So what if my pajamas and items from my make up case and toiletry bag had to made two trips through the airport security scanners in Kansas City.  And so what if the rental car agent didn’t know if the freeway to Nebraska City had re-opened after being flooded a couple of weeks ago. And who cares that it takes a full day to arrive and a full day to return home after visiting our three grandchildren. After all, we are grandparents on a mission.  And we’re happy to say, in our visit last weekend – our mission was accomplished, till the next time.

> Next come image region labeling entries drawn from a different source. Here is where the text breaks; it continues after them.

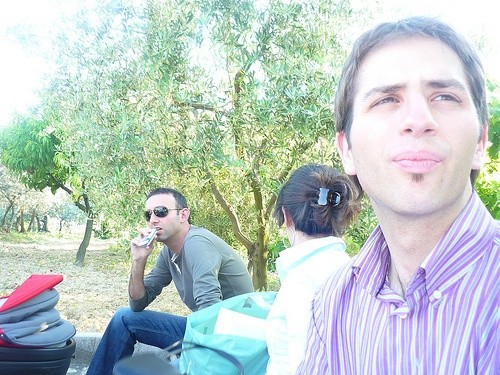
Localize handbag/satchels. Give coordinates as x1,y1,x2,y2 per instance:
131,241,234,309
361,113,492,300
178,291,278,375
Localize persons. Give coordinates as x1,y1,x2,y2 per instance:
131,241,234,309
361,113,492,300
86,188,255,375
261,163,362,375
294,15,500,375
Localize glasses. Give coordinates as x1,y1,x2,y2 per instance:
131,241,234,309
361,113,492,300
144,206,183,222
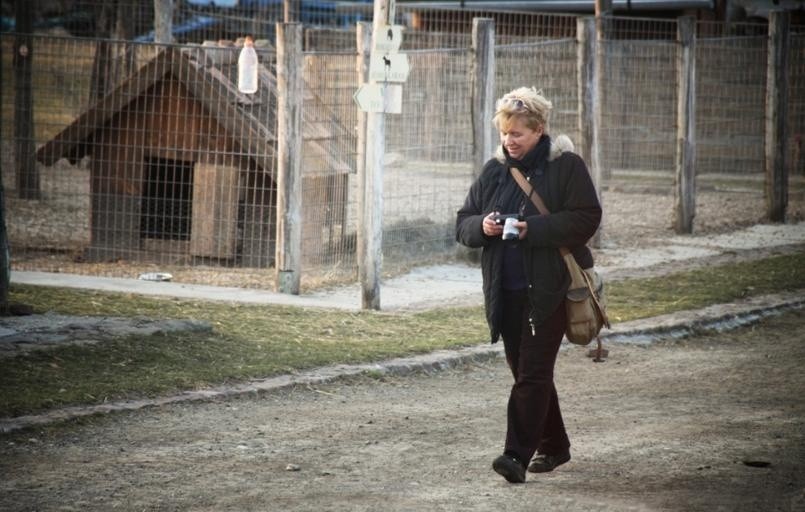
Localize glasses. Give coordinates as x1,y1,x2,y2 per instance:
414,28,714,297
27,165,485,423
504,98,532,112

It’s been seven years since our daughter, Corinne, died of breast cancer and left three children for her husband, Bill, to raise alone.  We, her mother and step-dad, the grandparents on her side of the family, have extended offers to help our son-in- law but he assets that he does not need our help. So since we need to feel useful we have given ourselves an assignment, one that only we can fulfill– to help our daughter’s children stay connected to her.

We’ve always lived a long day’s drive, or at least one plane ride away from this family, but now it takes two planes and a three hour rental car ride from Kansas City to visit them. But for grandparents with a mission, these are just small inconveniences.  During last weekend’s visit we were able to accomplish some of the more traditional grandparent things, as well as some things our daughter would do herself if she were here:

– Cheering for our grandson and his father on senior night at the high school football game. And we were the first, (perhaps the only people), to ask for an autograph on our grandson’s official football player portrait.

-Photographing our granddaughter and her girl friend’s French braiding lesson and posting it on facebook.

-Holding a discussion with our granddaughter and her girl friend about “boyfriend troubles” where we were able to tell the story of what our daughter did when she was a young teenager and a boyfriend broke up with her. The girls especially liked the part where the boy wanted to get back with her and she told him, “Sorry, you had your change. You don’t get another one.”

-Shopping with the three teenagers to get a late Father’s Day (or early Christmas present) for their Dad.

-Taking our eldest grandson to the Lincoln Foundation to help him understand about the memorial fund we started on behalf of our daughter, a fund he and his siblings will be taking over once they are old enough.